WITH the ouster of Zimbabwe’s former autocratic president Robert Mugabe, whose isolationist policies had taken the country backwards by decades, an unlikely window of opportunity for diplomatic renewal was briefly and slightly opened.
The goodwill that followed was unlikely because Mugabe got replaced by his henchmen, who had been his enforcer for his entire disastrous rule, but the international community had wearied of the Zimbabwean crisis and were ready for a small excuse to engage.
Now just a little over a year later, the window of opportunity has all but closed, with no meaningful distance covered, in the re-engagement process.
Central to the window of opportunity for re-engagement was the imminence of elections in 2018, the possibility of respect for international norms of human rights, good governance and democracy, and the hoped-for possibility of an internal political agreement.
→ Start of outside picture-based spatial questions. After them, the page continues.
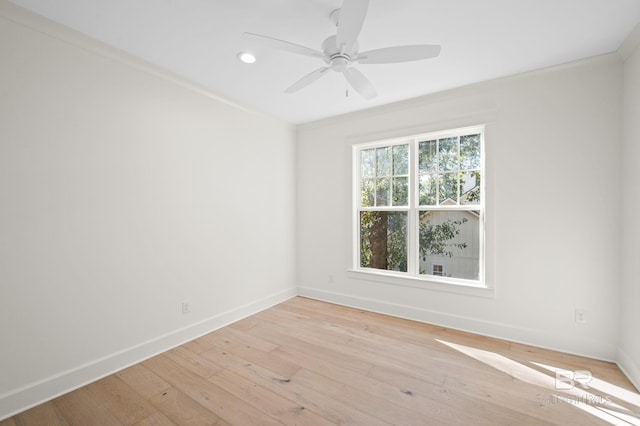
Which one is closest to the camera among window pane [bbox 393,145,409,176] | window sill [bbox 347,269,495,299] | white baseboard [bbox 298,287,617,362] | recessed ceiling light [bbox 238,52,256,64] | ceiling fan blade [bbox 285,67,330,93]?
ceiling fan blade [bbox 285,67,330,93]

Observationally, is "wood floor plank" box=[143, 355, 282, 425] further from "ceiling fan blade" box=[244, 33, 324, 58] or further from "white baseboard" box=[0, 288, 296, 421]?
"ceiling fan blade" box=[244, 33, 324, 58]

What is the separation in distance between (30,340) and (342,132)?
370 centimetres

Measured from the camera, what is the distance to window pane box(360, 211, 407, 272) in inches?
143

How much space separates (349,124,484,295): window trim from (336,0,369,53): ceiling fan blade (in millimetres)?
1930

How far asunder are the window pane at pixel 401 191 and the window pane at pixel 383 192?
0.08 meters

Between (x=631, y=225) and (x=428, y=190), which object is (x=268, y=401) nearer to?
(x=428, y=190)

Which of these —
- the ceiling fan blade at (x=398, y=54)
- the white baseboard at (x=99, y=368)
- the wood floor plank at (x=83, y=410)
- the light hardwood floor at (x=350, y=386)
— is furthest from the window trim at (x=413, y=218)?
the wood floor plank at (x=83, y=410)

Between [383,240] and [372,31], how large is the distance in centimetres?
252

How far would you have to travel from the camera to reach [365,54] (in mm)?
1859

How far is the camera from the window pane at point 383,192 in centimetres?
375

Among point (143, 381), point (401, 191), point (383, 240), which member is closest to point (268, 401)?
point (143, 381)

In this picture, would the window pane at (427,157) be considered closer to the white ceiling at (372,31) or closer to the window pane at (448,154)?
the window pane at (448,154)

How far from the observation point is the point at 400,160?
11.9 ft

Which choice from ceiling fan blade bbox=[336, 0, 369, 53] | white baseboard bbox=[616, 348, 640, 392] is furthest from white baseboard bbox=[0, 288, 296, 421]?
white baseboard bbox=[616, 348, 640, 392]
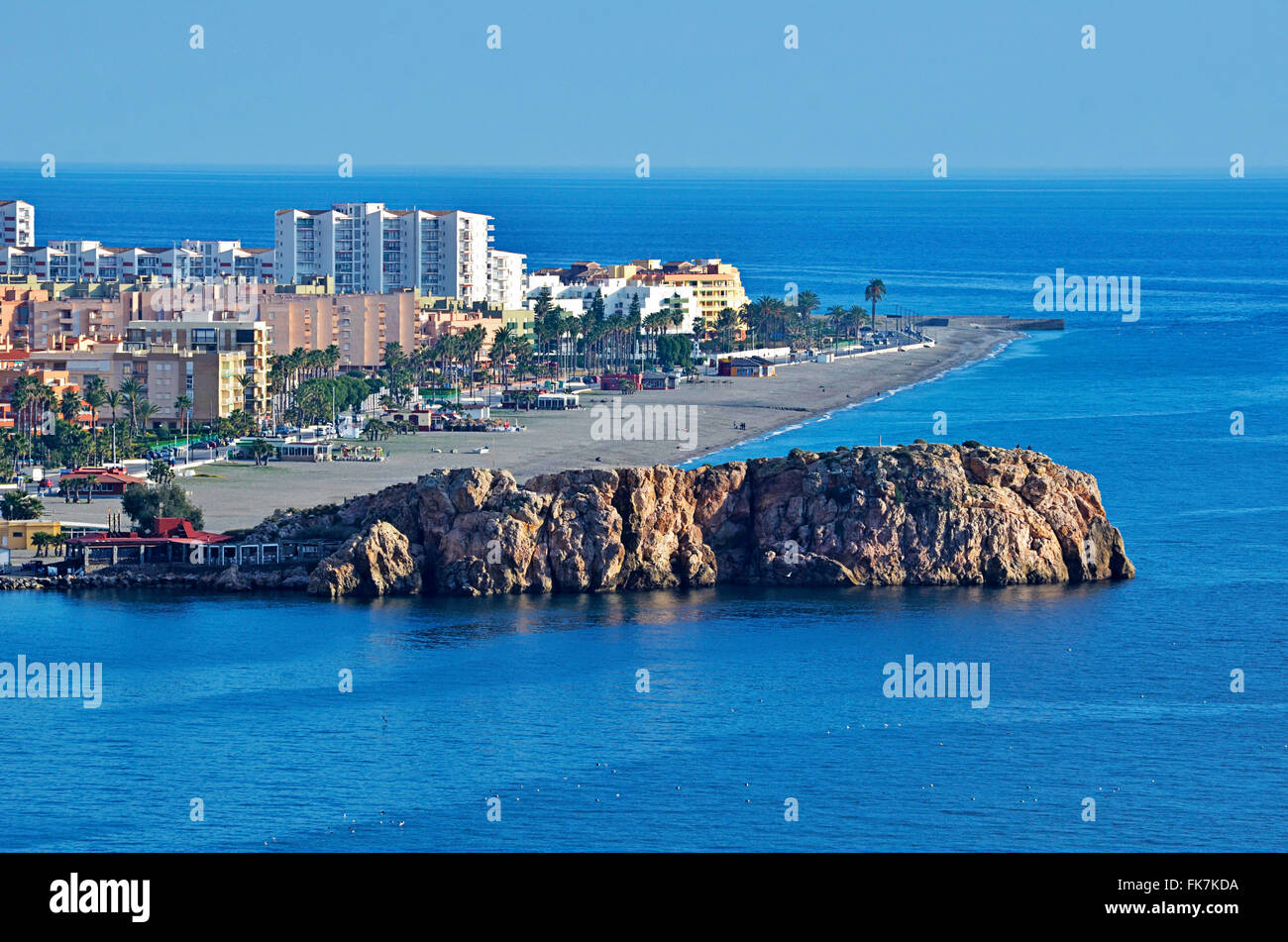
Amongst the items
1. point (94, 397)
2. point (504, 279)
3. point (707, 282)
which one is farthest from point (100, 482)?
point (707, 282)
The 2018 polls had the possibility of restoring electoral legitimacy, but that chance was squandered as the elections were held in a way that failed to meet the democratic test. All these pillars of a truly new dispensation have been abandoned in a mind-bending fashion, which was unthinkable 15 months ago.
The problem is that the re-engagement was never planned, but opportunistic and without method. Zimbabwe appears to be reviving its old misunderstanding and tiff with the British, over the Commonwealth bid for readmission and its standoff with the US over its human rights record and restrictive measures, and, after the national shut-down protests, drew the unfavourable comment of the United Nations (UN) over the government’s brutal crackdown on citizens.
In fact, the country risks generally reassuming its soiled name as an intolerant administration, where it comes to citizen dissent and democratic norms.
There is an inherent inconsistency in how the re-engagement itself is being pursued.
As the country is spending scarce dollars on private jets for foreign engagement trips, to countries of negligible geopolitical and diplomatic importance, it is deporting labour leaders such as International Trade Union Confederation’s (ITUC) secretary for Africa, Kwasi Adu Amankwah.
While the attempt by the government has been to separate these issues of political and civil rights and economic development, the reality is that globalisation has resulted in the interconnectedness of such issues, which do determine the country’s overall investment attractiveness.
The Zimbabwe administration would want to soothe itself in the regional countries’ so-called stance of solidarity, including within the Sadc framework, but the real appraisal of Zimbabwe by these countries is in their refusal to extend any financial assistance.
For instance, South Africa’s foreign policy after Apartheid has been guided by its economic interests, which, at the expense of sounding politically incorrect, may be served by a weaker and less economically competitive Zimbabwe, and also would not be promoted by lending money to a junk status country.
It is no secret that corporates have migrated their key offices and assets south of the Limpopo, with Zimbabwe basically becoming an extended market for South African goods and source of cheap skilled and unskilled labour. So such realities as I have explained above, where economic interests in one country primarily dictate its diplomatic relations, this can easily be veiled in political concepts such as liberation movement solidarity and quiet diplomacy.